In 1934 hield Van Dijk voor de Gereformeerde predikantenvereniging een redevoering over ‘De preektrant van de dominé’s in de kerken der Afscheiding in de jaren 1834-1869’. Daarin stelde Van Dijk aan de orde hoe nauw het verband is tussen het Verbond van God met mensen en de zekerheid van het geloof. Hij keerde zich tegen het geloof ondermijnende subjectivisme (dat de zekerheid in zichzelf probeert te zoeken). Een levensinstelling die men nog wel tegenkomt bij de ‘zware’ gereformeerden (Oud-Geref., Ger. Gem. en Hersteld Hervormden). In de preek spreekt de dominee zijn gemeente aan als ‘verloren zondaren’ en andere typeringen die de nadruk leggen op de verlorenheid van de mens. Van Dijk stelde dat de predikant de gemeente aan moet spreken als ‘Gods Verbondsvolk’. Onder hen zijn wellicht schijnheiligen, hypocrieten, maar die worden dan juist opgeroepen om zich aan Christus toe te vertrouwen.

 

Kerkstrijd

In de loop van de jaren ’30 ontstond er in de Gereformeerde Kerken in toenemende mate verschil van inzicht over de betekenis van de in 1920 overleden ‘grote’ Abraham Kuyper. Voor veel gereformeerden waren diens uitspraken over geloof en bekering, diens leiderschap in de journalistiek (De Standaard en De Heraut) en in de politiek (de Anti-Revolutionaire Partij), zo waardevol dat ze niet meer mochten worden bekritiseerd. Kuyper werd bijna gezien als een grote heilige in de gereformeerde wereld. Maar er waren ook nieuwe, jonge predikanten die de autoriteit van Kuyper niet op zo’n hoog voetstuk plaatsten. Zij wilden het gedachtegoed van Kuyper sympathetisch-kritisch verwerken en diens eenzijdigheden wegwerken in een nieuwe visie op kerk, geloof, staat en maatschappij. Dat nieuwe doordenken vond plaats in de kering rond prof. dr. K. Schilder (in 1934 hoogleraar in Kampen) en aan de Vrije Universiteit in Amsterdam door hoogleraren dr. H. Dooyeweerd en dr. D.H.Th. Vollenhoven, die werkten aan vernieuwing via de door hen ontworpen Wijsbegeerte der Wetsidee, waarin de Wet van God de basis was voor het denken over het mensenleven.

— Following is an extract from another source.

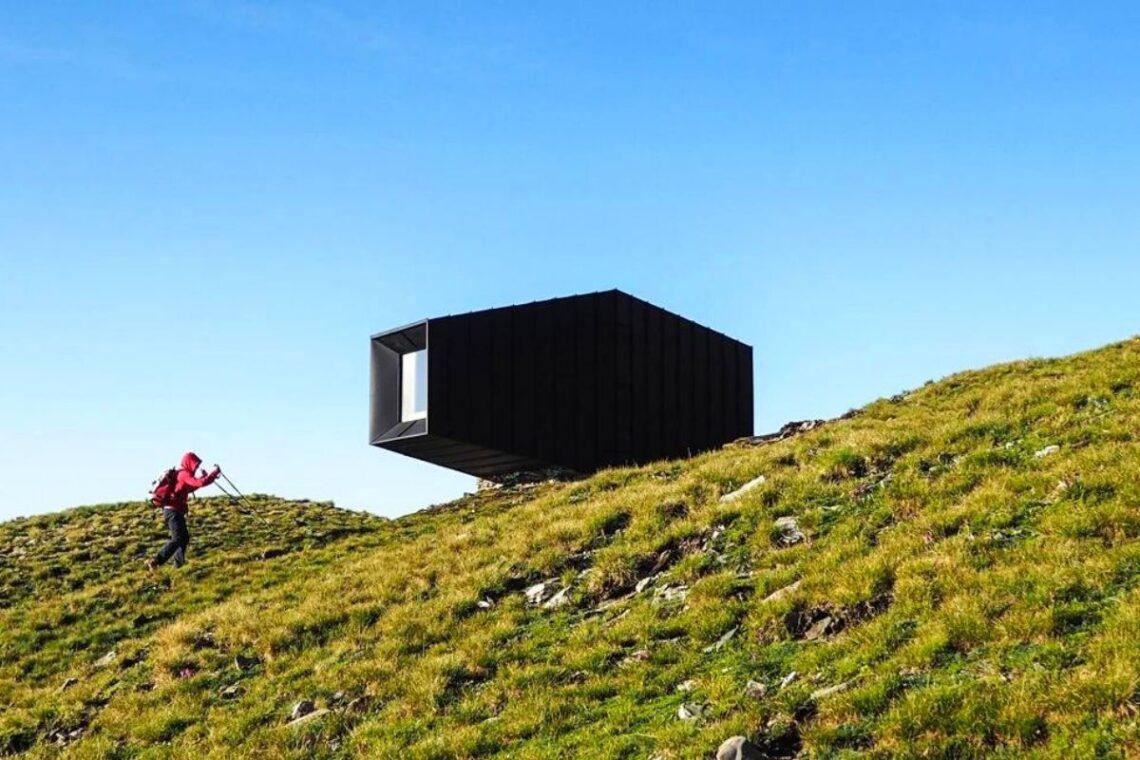 cabana de madeira octaedro black body mountain shelter foto 1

Prof. Schilder werd in 1934 de enige redacteur van het weekblad ‘De Reformatie’ en ging aan de slag om het denken van Kuyper opnieuw te analyseren en te bekritiseren. Dat betrof de volgende onderwerpen: de visie van Kuyper op de pluriformiteit van de kerk, zijn spreken van een zichtbare en onzichtbare kerk, over de algemene genade (ook wel: gemene gratie genoemd), de leer over de Heilige Geest (die veel speculatiefs bevatte, wat leidde tot onzekerheid in geloofsthema’s) en tevens over Doop en Verbond, waarbij Kuyper graag sprak over de ’veronderstelde wedergeboorte’ waardoor de beloften van God nogal in het gedrang kwamen. Daarnaast werd ook een nieuw kerkmodel ontworpen, waarin de generale synode de hoogste macht bezat, waaraan de kerkenraden geheel ondergeschikt waren. Deze vorm van kerkelijke hiërarchie (= oppermacht) was fundamenteel in strijd met het aloude gereformeerde kerkrecht dat sinds 1571 van kracht was en op de synode van Dordrecht 1618/19 bevestigd. Maar de ontwerpers hiervan kregen veel wind in de zeilen.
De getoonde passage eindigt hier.